I am using Isolation forest for anomaly detection on multidimensional data. The algorithm is detecting anomalous records with good accuracy. Apart from detecting anomalous records I also need to find out which features are contributing the most for a data point to be anomalous. Is there any way we can get this?

Best Answer

SHAP values and the shap Python library can be used for this. Shap has built-in support for scikit-learn IsolationForest since October 2019.

import shap
from sklearn.ensemble import IsolationForest

# Load data and train Anomaly Detector as usual 
X_train, X_test, ...
est = IsolationForest()
est.fit(...)

# Create shap values and plot them
X_explain = X_test
shap_values = shap.TreeExplainer(est).shap_values(X_explain)
shap.summary_plot(shap_values, X_explain)

Here is an example of a plot I did for one IsolationForest model that I had, which was time-series.

You can also get partial dependence plots for a particular feature, or a plot showing the feature contributions for a single X instance. Examples for this is given in the shap project README.

Related Solutions

Solved – Does Isolation Forest need an anomaly sample during training

First, some notation: let $x=(x_1, x_2)$ be the features that vary within the normal data, and $z$ be all the other features (that equal zero in the normal data).

Your model did not use $z$, because $z$ was useless for the training data, because it contained no variation. If you want to force $z$ into the model, you can add small random noize to it: $\tilde{z}:=z+\varepsilon$. The variance of $\varepsilon$ may be on the same scale with your measurement error, or just represent your notion of how large $z$ is still "normal". A quick illustration:

import numpy as np
from sklearn.datasets import load_iris
from sklearn.ensemble import IsolationForest
from sklearn.metrics import roc_auc_score
X, _ = load_iris(return_X_y=True)
target = np.array([0]*140+[1]*10) # 140 normal observations, 10 anomalies
X = np.c_[X, target] # a column that marks anomalies is included into X!
X_train = X[:140, :] # include only normal observations into train set
np.random.seed(1)

# a forest with raw data
forest1 = IsolationForest(contamination=0.0001).fit(X_train)
print(roc_auc_score(target, -forest1.decision_function(X)))
# this ROC AUC is only 0.6475, not a good model

# a forest with jittered data
forest2 = IsolationForest(contamination=0.0001).fit(X_train + np.random.normal(size=X_train.shape, scale=0.0001))
print(roc_auc_score(target, -forest2.decision_function(X)))
# this ROC AUC is 0.9521, much better

However, if you know that $z=0$ for normal data and $z\neq0$ for anomalies, you do not need any isolation forest - you already have a very simple and sound decision rule!

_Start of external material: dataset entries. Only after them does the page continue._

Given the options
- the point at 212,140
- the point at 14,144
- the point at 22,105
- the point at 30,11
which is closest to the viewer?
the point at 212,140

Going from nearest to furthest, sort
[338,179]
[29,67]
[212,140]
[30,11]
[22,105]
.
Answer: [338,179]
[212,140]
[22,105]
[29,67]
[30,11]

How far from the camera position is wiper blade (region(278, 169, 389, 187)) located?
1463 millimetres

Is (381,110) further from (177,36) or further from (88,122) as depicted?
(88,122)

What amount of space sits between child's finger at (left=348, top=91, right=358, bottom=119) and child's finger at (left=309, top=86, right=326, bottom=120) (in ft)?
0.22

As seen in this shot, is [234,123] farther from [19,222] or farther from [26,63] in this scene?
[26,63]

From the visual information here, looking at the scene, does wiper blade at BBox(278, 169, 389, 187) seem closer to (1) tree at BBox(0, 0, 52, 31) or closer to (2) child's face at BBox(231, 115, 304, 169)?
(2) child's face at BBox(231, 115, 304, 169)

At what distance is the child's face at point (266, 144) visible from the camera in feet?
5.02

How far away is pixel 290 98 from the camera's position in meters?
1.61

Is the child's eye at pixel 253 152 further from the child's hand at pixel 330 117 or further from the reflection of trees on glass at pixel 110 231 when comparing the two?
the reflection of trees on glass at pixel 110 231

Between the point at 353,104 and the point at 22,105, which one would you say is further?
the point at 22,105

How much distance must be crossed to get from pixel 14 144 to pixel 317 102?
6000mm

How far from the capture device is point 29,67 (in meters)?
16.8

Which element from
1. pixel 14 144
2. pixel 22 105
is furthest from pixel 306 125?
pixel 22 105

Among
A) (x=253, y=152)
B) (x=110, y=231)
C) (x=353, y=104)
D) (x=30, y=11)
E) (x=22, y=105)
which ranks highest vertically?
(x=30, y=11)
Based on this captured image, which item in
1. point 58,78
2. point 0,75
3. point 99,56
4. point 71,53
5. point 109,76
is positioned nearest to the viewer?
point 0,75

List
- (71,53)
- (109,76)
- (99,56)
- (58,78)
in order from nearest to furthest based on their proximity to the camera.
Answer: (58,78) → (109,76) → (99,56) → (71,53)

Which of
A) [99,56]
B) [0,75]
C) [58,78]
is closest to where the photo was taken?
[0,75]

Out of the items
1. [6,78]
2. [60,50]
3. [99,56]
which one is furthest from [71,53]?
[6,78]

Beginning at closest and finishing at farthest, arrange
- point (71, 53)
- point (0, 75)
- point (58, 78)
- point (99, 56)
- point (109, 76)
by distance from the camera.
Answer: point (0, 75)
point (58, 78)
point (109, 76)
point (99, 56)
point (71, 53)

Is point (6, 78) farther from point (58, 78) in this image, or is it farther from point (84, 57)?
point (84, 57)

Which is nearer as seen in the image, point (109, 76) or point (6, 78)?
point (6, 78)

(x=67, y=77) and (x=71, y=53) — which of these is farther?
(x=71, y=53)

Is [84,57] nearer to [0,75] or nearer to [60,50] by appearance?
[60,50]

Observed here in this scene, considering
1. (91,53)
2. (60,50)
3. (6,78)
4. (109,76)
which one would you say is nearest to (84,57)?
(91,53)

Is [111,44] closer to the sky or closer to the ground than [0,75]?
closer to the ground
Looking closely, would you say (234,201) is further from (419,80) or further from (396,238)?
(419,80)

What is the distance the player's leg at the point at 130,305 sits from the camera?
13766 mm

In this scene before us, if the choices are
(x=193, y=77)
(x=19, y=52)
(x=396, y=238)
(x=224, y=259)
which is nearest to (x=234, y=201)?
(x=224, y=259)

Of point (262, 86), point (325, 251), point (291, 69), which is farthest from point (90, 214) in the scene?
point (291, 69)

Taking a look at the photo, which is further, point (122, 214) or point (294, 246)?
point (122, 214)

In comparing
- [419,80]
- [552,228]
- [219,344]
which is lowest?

Solved – Feature Importance in Isolation Forest

I believe it was not implemented in scikit-learn because in contrast with Random Forest algorithm, Isolation Forest feature to split at each node is selected at random. So it is not possible to have a notion of feature importance similar to RF.

Having said that, If you are very confident about the results of Isolation Forest classifier and you have a capacity to train another model then you could use the output of Isolation Forest i.e -1/1 values as target-class to train a Random Forest classifier. This will give you feature importance for detecting anomaly.

Please note that I haven't tried this myself, so I can't comment on accuracy of this proposed approach.